Fallout 4 GingasVR Edition assumes a couple of things. It assumes that you’re playing for maximum immersion, and you want the Hardest, Most Punishing Experience. I’m going to say this is idiotic especially with how some of the mods operate:

  • The default difficulty is set to Survival, which means: 1. you continually take damage if you’re over your weight limit. Unfortunately, in my version there’s no way to tell that you’re over the weight limit without constantly checking the weight numbers in the inventory screen. Which makes no sense – if I’m carrying too much, I think I’d actually notice before my legs fall off, no? And 2. survival also means no fast travel allowed.
  • One of the mods used in the GingasVR install is Idle Hands, which puts the pip-boy on your arm (cool, sure) complete with a *virtual button* that you use to activate it. This button is maddening and requires you to manipulate your arm in creative ways all while stabbing your other finger at empty air. This is all part of the Punishing Experience.
  • When you die, you get treated to special music, which can be: the Super Mario Bros. death theme, an absurdly long version of the “MMM WHATCHA SAYYY, MMM THAT YOU ONLY MEANT WELL, OF COURSE YOU DID” song, and one more equally dumb song. Total immersion. To be fair, this is actually somewhat entertaining for like the first…ten deaths or so.
  • The included damage scaling mod makes enemies do more damage while taking much less. I’m fine with damage being more skewed in enemies’ favor, but when I’m constantly shooting at (and hitting) some nobody raider from two feet away and they don’t die after eating two entire 10mm clips, there’s a problem. I guess you’re supposed to headshot everyone, because hitting someone in the head with any weapon makes their head fly off in  dramatic fashion.

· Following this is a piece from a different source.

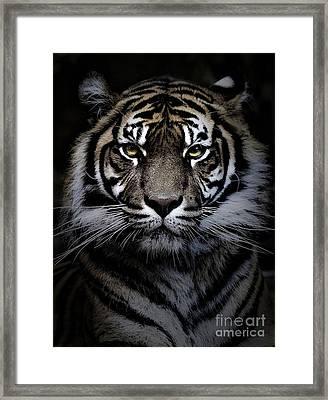 Sumatran Tiger Framed Print by Avalon Fine Art Photography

The good news is that you can turn off certain mods with the included Mod Organizer and lower the difficulty as needed. But I still have some random problems, like being unable to see any important messages (like when you enter a new area, when you’re sneaking, etc). I also seem to have lost the ability to change keybindings for my Index controllers, which also means I can’t change the virtual pip-boy button to a real one.

But that’s life, right? Sometimes you win, sometimes you get bitten by a radroach.